Fim de subsídio fiscais
Na
discussão sobre a redução de benefícios fiscais - também defendida por FMI e
OCDE -, o ex-presidente do Banco Central Arminio Fraga foi um dos primeiros a
defender a medida. "Esse é um ponto menos controverso quando você consegue
demonstrar que, frequentemente, os subsídios não fazem sentido econômico e distributivo.
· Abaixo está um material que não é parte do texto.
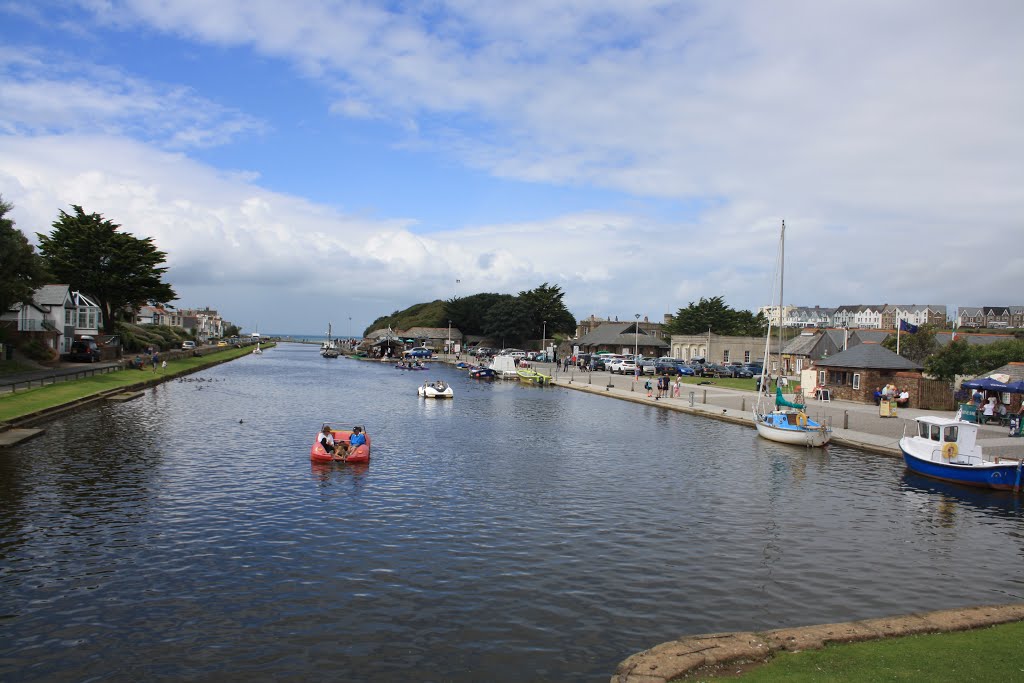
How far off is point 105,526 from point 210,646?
30.6ft

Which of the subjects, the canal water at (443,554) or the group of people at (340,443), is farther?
the group of people at (340,443)

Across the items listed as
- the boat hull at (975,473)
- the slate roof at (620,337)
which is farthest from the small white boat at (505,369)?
the boat hull at (975,473)

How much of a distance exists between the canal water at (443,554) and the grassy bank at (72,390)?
6.78m

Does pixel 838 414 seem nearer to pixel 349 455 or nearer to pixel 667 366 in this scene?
pixel 349 455

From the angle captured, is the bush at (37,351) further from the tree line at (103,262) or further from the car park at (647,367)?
the car park at (647,367)

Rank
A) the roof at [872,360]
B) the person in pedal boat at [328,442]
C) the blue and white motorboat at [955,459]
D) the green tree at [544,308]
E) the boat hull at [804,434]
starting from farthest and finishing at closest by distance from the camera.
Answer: the green tree at [544,308], the roof at [872,360], the boat hull at [804,434], the person in pedal boat at [328,442], the blue and white motorboat at [955,459]

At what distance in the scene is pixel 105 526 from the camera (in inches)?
783

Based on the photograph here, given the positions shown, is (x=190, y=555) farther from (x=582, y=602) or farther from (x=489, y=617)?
(x=582, y=602)

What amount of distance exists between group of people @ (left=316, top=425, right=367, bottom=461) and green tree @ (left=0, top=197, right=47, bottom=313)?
36.9 m

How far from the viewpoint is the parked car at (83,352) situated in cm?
7575

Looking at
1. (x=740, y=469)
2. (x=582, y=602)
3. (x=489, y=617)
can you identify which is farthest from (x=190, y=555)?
(x=740, y=469)

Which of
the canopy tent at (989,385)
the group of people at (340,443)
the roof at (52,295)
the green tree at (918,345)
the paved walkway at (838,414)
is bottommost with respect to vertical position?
Result: the group of people at (340,443)

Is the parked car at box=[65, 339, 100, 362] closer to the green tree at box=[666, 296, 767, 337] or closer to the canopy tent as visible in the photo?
the canopy tent

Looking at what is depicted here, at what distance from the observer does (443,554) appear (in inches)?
718
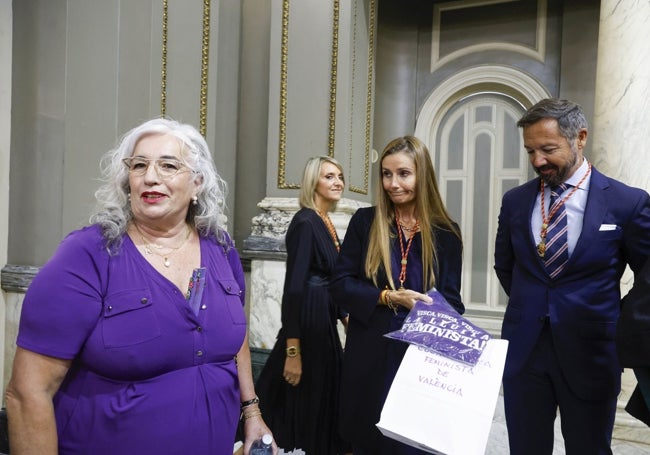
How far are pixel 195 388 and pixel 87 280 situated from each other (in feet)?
1.31

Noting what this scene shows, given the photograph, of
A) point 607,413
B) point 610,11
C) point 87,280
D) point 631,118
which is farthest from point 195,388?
point 610,11

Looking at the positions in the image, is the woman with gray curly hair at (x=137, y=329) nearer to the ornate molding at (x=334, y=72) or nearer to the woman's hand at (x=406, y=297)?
the woman's hand at (x=406, y=297)

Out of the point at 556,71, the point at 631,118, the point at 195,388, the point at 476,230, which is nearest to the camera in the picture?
the point at 195,388

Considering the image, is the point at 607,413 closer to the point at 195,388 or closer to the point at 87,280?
the point at 195,388

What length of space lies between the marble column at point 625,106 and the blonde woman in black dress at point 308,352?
192 centimetres

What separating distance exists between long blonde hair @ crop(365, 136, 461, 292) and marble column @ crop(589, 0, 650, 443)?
6.22 ft

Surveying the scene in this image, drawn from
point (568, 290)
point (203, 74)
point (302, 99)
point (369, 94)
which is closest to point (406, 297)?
point (568, 290)

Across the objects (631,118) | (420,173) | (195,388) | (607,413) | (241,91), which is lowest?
(607,413)

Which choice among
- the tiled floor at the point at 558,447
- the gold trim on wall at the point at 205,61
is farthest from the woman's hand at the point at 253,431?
the gold trim on wall at the point at 205,61

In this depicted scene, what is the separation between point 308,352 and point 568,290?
1.34 metres

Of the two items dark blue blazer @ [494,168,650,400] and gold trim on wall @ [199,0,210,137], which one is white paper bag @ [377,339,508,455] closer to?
dark blue blazer @ [494,168,650,400]

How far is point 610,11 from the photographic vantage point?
3447 millimetres

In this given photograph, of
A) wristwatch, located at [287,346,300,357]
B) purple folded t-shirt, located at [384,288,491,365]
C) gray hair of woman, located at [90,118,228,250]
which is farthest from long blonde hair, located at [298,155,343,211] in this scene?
purple folded t-shirt, located at [384,288,491,365]

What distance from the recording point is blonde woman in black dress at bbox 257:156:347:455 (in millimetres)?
2643
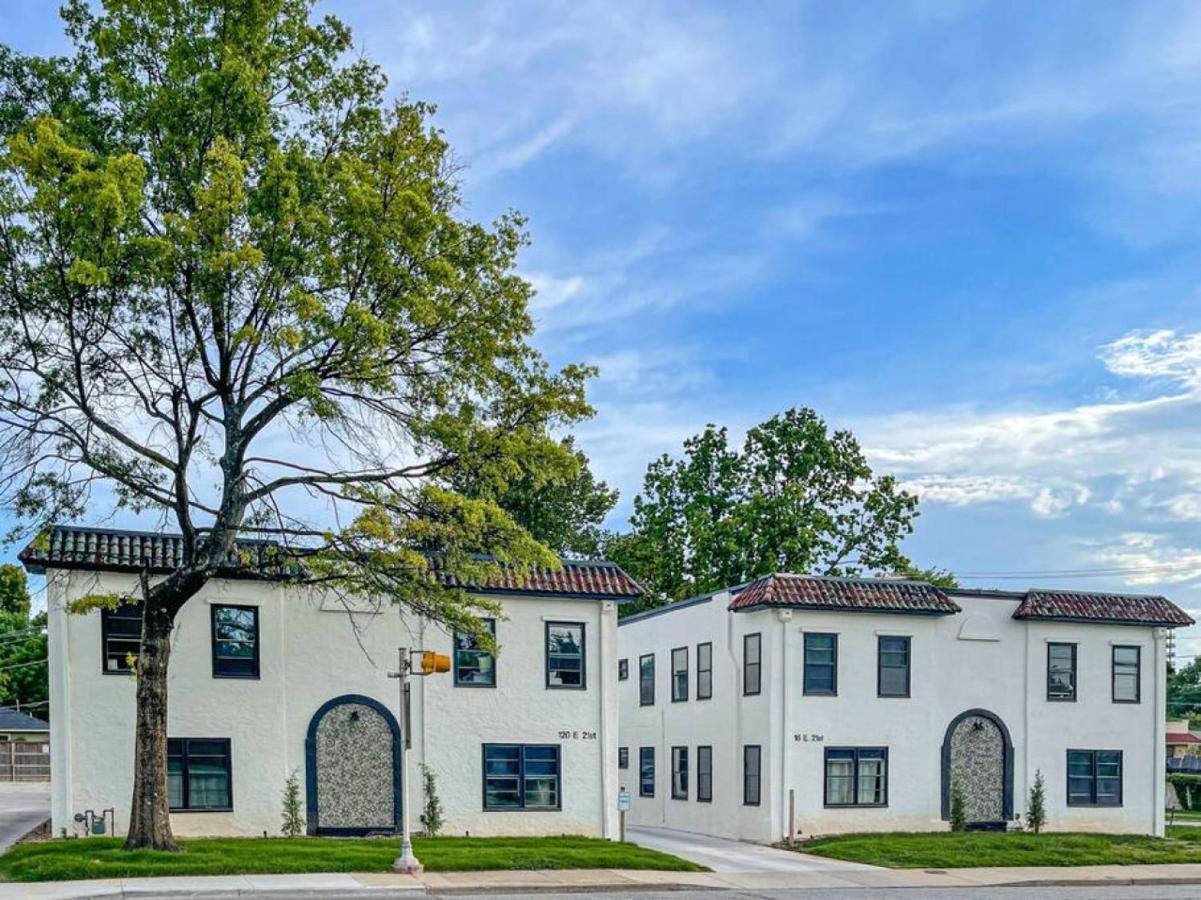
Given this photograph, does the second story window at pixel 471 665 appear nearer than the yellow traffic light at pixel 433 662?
No

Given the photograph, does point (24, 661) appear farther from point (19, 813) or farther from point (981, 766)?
point (981, 766)

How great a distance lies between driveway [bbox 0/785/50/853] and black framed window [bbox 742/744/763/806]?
16.1 metres

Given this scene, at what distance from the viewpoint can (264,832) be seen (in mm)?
26312

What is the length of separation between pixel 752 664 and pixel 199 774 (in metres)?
13.2

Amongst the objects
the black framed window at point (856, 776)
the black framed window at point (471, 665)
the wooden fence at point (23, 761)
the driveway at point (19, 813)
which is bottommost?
the wooden fence at point (23, 761)

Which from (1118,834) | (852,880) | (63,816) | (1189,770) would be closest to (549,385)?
(852,880)

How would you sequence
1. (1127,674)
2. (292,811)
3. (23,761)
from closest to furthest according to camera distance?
(292,811)
(1127,674)
(23,761)

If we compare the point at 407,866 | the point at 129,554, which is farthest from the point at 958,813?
the point at 129,554

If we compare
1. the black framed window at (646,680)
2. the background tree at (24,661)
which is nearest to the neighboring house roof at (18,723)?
the background tree at (24,661)

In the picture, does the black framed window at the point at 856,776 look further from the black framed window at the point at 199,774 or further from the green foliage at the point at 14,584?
the green foliage at the point at 14,584

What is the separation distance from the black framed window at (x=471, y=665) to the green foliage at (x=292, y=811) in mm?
4041

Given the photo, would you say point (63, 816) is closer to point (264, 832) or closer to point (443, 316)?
point (264, 832)

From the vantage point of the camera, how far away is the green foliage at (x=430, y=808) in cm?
2762

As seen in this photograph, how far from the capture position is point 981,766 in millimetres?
33062
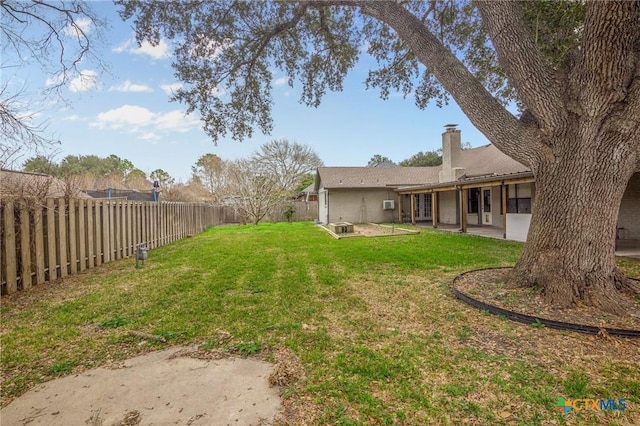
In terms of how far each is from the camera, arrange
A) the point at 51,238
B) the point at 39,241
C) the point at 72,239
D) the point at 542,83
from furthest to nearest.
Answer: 1. the point at 72,239
2. the point at 51,238
3. the point at 39,241
4. the point at 542,83

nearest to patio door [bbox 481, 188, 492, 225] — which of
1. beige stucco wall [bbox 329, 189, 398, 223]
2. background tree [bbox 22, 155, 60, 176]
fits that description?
beige stucco wall [bbox 329, 189, 398, 223]

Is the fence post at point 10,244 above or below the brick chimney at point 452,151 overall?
below

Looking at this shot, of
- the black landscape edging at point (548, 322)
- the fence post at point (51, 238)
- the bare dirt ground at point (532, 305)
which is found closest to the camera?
the black landscape edging at point (548, 322)

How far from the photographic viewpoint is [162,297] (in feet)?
14.6

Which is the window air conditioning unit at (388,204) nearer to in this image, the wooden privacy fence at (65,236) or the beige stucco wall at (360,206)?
the beige stucco wall at (360,206)

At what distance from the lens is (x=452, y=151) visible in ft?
52.5

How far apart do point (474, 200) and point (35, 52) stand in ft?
55.2

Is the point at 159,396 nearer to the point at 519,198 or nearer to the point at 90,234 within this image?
the point at 90,234

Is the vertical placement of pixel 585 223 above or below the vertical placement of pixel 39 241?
above

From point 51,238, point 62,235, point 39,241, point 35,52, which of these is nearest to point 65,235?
point 62,235

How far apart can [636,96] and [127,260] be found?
9509 mm

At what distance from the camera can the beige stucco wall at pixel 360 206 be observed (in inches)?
741

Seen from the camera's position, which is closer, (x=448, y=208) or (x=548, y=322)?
(x=548, y=322)

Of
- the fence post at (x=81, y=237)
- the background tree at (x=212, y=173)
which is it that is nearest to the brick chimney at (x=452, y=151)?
the fence post at (x=81, y=237)
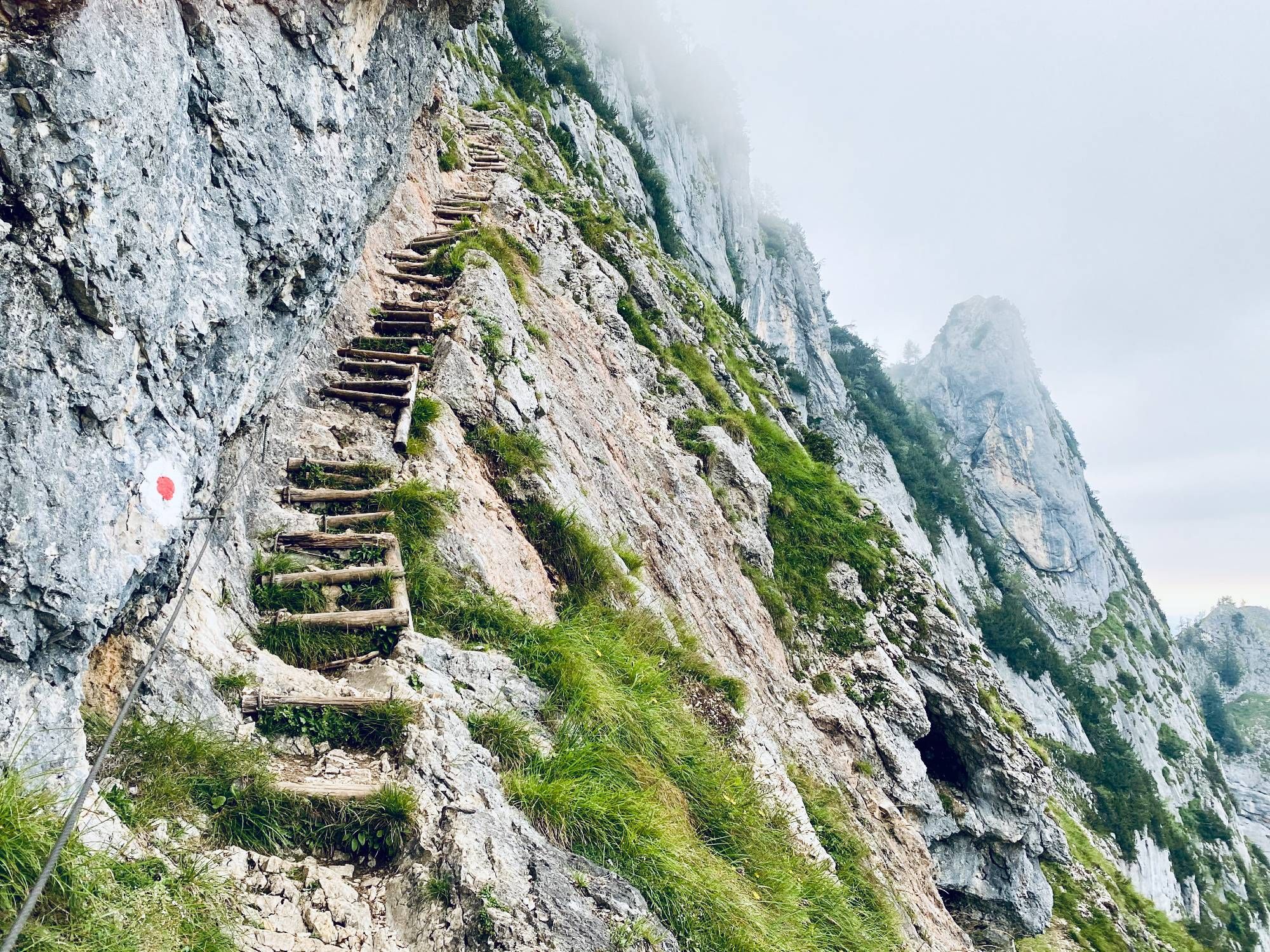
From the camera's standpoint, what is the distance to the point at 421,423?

Mas eles são difíceis de se eliminar, porque costumam ter donos, donos entre
aspas."
Os
subsídios, que custavam 2% do PIB em 2003, chegaram a 4,3% no ano passado. O
fim da Zona Franca de Manaus e uma alteração no faturamento máximo para uma companhia
se enquadrar no Simples Nacional (regime tributário especial para pequenas
empresas) costumam ser os principais exemplos de como o governo poderia
arrecadar mais e reduzir as distorções do sistema.
Arminio
ainda se diz a favor de se repensar a tributação da renda do capital,
especialmente com regras para aplicações financeiras. Afirma, no entanto, ser
cético em relação a impostos sobre fortunas e sobre patrimônio que não seja
imóvel, dadas as dificuldades técnicas de fazer a cobrança. "Imposto sobre
patrimônio é tentador. É um discurso fácil para qualquer populista. Eu tomaria
cuidado. Tenho defendido uma equivalência entre renda do capital e o próprio
capital", afirma.
O
aumento da tributação das pessoas, seja via imposto de renda ou via imposto sobre
lucros e dividendos que são distribuídos a acionistas de empresas, é uma
tendência mundial, segundo o economista Sérgio Wulff Gobetti, especialista em
finanças públicas. Nesse caso, o governo pode reduzir o imposto que recai sobre
a empresa, conforme vem sendo feito na maioria dos países, e ainda assim
aumentar a arrecadação. "Essa é uma reforma que tem de ser muito bem
pensada não só na alíquota, mas em como a tributação é feita. Isso vai
determinar se o governo vai perder ou ganhar arrecadação", diz.
Imposto sustentável
Além
de pedir maior progressividade nos impostos, o FMI e a OCDE colocaram como uma
de suas principais bandeiras no pós-covid o aumento de impostos sobre
combustíveis poluentes. A iniciativa já vinha recebendo o apoio dos organismos,
mas deve ganhar destaque agora, ainda que não seja uma medida para elevar a
arrecadação, mas para impulsionar a transformação para uma economia verde.